The former transport secretary, Lord Adonis, highlighted the failings of Network Rail in a highly critical article in The Times on June 19. He cited, for example, the continued closures at weekends for engineering works, despite the company’s aspiration. It was a weekend last spring when both lines between London and Scotland were closed when ‘it really got to him’. Network Rail’s excuses were the usual bluster, as Adonis notes: ‘The company wasn’t even apologetic. Minister, you don’t understand the complexity of track renewal work. But what of the “seven-day railway”, one of its mission slogans? Ah, minister, that shouldn’t be taken to mean that the railway will always be open at weekends, just that we would like it to be so’.  

 Tellingly, Adonis pointed to British Rail’s 1978 Easter timetable sent to him by an exasperated rail manager which showed that despite engineering work, there were no routes on which a rail service was not offered. As another example of Network Rail’s lack of customer focus, he also noted that Marks and Spencer’s was eager to open more food outlets at stations but was frustrated by the lack of interest from Network Rail which does not even have a senior executive in charge of stations.

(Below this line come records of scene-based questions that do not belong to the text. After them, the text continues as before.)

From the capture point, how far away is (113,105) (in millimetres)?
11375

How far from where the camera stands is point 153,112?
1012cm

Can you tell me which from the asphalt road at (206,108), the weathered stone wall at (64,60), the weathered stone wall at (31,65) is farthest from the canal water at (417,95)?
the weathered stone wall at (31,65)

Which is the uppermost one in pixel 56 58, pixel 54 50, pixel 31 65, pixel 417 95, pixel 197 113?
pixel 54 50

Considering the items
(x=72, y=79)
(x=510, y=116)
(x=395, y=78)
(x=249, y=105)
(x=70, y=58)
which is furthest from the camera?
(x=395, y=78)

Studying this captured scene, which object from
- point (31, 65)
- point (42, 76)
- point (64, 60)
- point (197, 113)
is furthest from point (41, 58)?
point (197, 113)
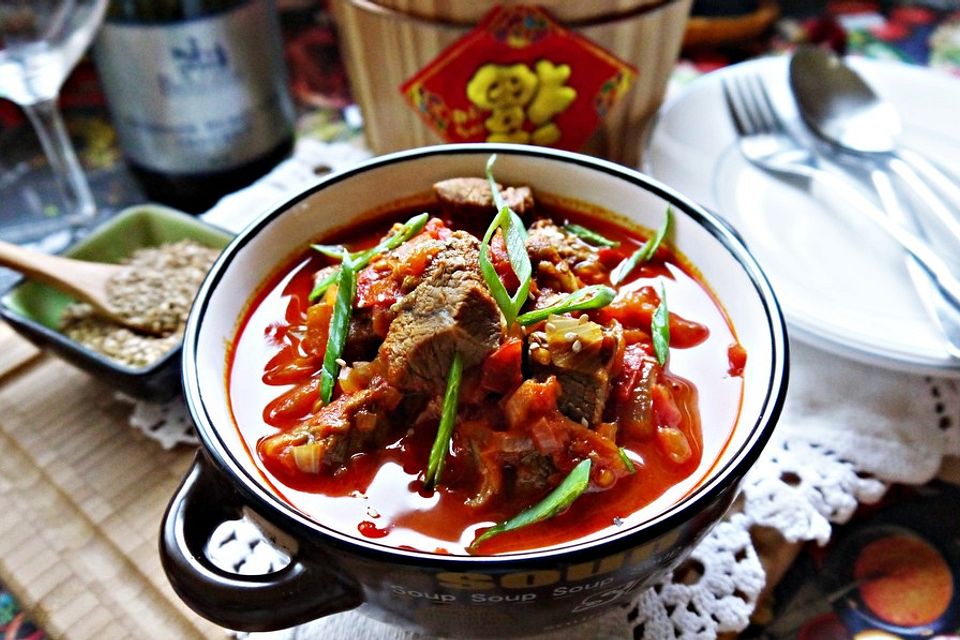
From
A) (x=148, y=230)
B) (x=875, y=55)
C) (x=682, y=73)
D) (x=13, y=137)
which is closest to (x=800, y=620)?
(x=148, y=230)

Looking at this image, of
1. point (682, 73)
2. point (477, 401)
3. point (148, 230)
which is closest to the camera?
point (477, 401)

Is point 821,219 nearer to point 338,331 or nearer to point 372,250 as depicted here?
point 372,250

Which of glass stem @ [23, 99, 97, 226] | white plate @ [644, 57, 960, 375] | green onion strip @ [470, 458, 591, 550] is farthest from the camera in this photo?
glass stem @ [23, 99, 97, 226]

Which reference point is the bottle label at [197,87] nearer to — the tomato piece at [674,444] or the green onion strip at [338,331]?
the green onion strip at [338,331]

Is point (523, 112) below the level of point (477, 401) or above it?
below

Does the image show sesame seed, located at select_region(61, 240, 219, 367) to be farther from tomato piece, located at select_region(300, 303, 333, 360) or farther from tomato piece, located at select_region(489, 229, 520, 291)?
tomato piece, located at select_region(489, 229, 520, 291)

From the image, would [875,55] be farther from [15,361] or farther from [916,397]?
[15,361]

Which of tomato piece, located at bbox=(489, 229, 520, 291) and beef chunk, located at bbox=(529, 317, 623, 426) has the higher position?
tomato piece, located at bbox=(489, 229, 520, 291)

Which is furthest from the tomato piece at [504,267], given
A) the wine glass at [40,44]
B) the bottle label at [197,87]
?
the wine glass at [40,44]

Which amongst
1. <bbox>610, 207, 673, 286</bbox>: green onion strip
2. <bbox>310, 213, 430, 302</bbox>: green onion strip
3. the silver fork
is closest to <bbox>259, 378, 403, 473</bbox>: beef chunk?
<bbox>310, 213, 430, 302</bbox>: green onion strip
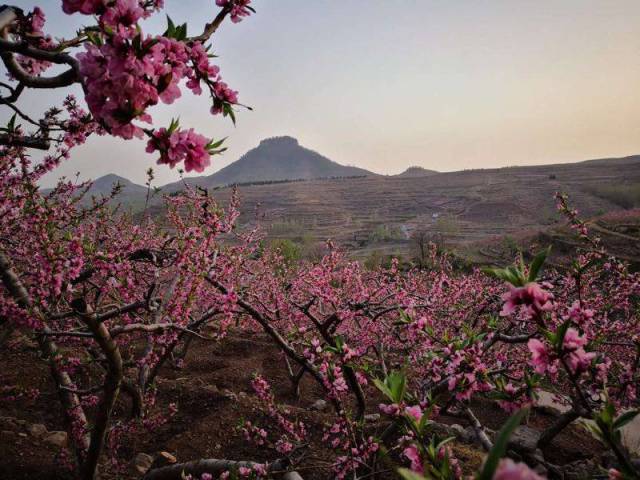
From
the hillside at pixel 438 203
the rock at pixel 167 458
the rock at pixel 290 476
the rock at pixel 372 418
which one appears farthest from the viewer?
the hillside at pixel 438 203

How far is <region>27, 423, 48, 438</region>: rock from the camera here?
4.47 m

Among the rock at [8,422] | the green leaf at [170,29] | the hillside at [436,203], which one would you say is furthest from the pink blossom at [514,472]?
the hillside at [436,203]

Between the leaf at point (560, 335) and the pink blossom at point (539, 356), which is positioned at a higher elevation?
the leaf at point (560, 335)

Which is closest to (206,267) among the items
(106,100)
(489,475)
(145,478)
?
(145,478)

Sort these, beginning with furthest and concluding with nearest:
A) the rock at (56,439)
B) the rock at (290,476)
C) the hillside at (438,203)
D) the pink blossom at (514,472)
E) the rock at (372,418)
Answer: the hillside at (438,203) < the rock at (372,418) < the rock at (56,439) < the rock at (290,476) < the pink blossom at (514,472)

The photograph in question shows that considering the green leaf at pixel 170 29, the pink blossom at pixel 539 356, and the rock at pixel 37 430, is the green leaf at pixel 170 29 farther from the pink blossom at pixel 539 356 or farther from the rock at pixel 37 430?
the rock at pixel 37 430

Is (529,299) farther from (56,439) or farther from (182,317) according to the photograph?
(56,439)

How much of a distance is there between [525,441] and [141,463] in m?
5.46

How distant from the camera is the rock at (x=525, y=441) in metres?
5.10

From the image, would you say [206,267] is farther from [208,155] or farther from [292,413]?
[292,413]

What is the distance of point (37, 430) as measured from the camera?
4547 mm

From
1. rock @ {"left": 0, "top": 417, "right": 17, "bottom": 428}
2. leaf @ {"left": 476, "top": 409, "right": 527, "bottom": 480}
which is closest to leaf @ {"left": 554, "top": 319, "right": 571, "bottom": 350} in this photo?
leaf @ {"left": 476, "top": 409, "right": 527, "bottom": 480}

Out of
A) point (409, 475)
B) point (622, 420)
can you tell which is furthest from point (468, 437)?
point (409, 475)

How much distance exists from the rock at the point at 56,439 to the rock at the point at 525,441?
20.5ft
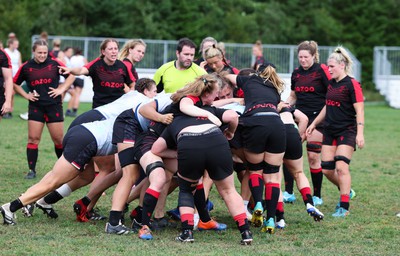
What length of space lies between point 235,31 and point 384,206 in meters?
30.5

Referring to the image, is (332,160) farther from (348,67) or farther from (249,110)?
(249,110)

 Coucher’s response to such criticism was never emollient and, quite the opposite, was often belligerent, as shown by his attitude to his salary. In the past year, the company stupidly seemed to set itself apart from government by publishing alternative plans for a high speed line and for electrification, without, it seems, consulting with the Department for Transport.

 As Hammond’s remark about publicly finance bonus payments suggests, the arrival of the new government and the need for austerity has blown apart the excuse that Network Rail is a private company, outside the control of government. In his Times article Adonis tellingly points suggests that the new person at the head of Network Rail ought to report directly to the Department for Transport. As Adonis knows all too well, that effectively means renationalising the company – or rather recognising its de facto status.

 In fact, that is the only sensible way forward and it is by no means inconceivable that the Tories would do it. Just before the election, I was told by the former transport minister Steve Norris, that there were many senior people within the Tory party who recognised that Network Rail’s present status is not sustainable, and that nationalisation is the only answer. What an irony that would be – that a Tory government would be readier to nationalise a major company than Labour. Network Rail’s ludicrous state of limbo where it pretends that it is private, thereby avoiding the kind of accountability to which a government agency would be subject such as the Freedom of Information Act, and yet has no shareholders who are able to ask questions of it, must be ended. Coucher’s demise makes change all the more likely.